Per presidiare meglio un quadrante da anni problematico, la ministra Luciana Lamorgese annuncia un nuovo presidio delle volanti che ad oggi partono solo da via Guido Reni, al Flaminio, direttamente nella zona est. In modo da rendere più veloci e dunque efficaci gli interventi sul territorio.

“Sarà istituito anche un nuovo reparto volanti al Prenestino dove uomini sul posto raggiungeranno più velocemente quelle zone in caso di criticità. Considerando quanto avvenuto nel quadrante est della città, questo nuovo piano che abbiamo messo appunto prenderà avvio proprio in quelle zone, con 150 persone al giorno dedicate a combattere il fenomeno dello spaccio. Allo stesso tempo ovviamente, il comune si occuperà di rivitalizzare quelle aree. I cittadini devono sentire che lo Stato c’è, noi ci siamo, e vogliamo dare una risposta immediata alla loro richiesta di sicurezza iniziando già da lunedì”.

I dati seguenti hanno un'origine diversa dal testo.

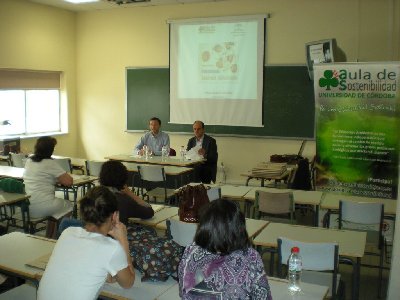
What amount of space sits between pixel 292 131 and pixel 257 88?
1041mm

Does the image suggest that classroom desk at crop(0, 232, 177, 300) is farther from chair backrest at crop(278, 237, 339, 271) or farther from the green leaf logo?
the green leaf logo

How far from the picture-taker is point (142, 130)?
9953mm

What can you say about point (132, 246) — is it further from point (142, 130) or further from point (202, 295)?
point (142, 130)

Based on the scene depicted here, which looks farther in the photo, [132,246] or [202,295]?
[132,246]

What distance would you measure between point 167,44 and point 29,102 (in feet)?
10.1

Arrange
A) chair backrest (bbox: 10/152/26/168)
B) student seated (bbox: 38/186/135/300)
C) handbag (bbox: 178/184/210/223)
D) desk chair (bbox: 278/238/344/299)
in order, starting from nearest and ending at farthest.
Result: 1. student seated (bbox: 38/186/135/300)
2. desk chair (bbox: 278/238/344/299)
3. handbag (bbox: 178/184/210/223)
4. chair backrest (bbox: 10/152/26/168)

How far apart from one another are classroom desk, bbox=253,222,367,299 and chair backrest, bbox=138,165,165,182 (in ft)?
8.88

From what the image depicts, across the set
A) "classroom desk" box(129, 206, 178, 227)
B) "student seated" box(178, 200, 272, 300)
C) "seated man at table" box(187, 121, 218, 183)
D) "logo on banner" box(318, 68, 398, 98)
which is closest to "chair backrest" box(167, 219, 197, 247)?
"classroom desk" box(129, 206, 178, 227)

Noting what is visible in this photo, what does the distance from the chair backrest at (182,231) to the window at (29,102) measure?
6340 mm

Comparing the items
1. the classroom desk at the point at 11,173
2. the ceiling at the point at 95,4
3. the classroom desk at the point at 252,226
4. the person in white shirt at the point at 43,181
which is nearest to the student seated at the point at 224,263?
the classroom desk at the point at 252,226

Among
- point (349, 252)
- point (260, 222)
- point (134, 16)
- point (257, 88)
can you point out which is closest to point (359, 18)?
point (257, 88)

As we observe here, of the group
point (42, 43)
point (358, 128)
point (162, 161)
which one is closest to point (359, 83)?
point (358, 128)

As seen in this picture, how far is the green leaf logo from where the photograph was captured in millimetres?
5762

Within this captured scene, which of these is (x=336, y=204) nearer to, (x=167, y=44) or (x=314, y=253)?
(x=314, y=253)
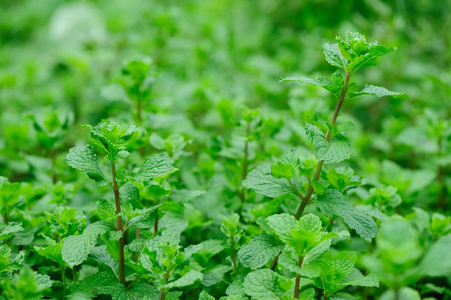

Ma la percezione di sicurezza non è legata solo al presidio del territorio da parte delle forze dell’ordine:

“Garantire i diritti di libertà vuol dire anche garantire la libertà di uscire la sera senza fare brutti incontri. Ma la lotta alla criminalità è un puzzle che va costruito insieme con comune, regione e forze dell’ordine.”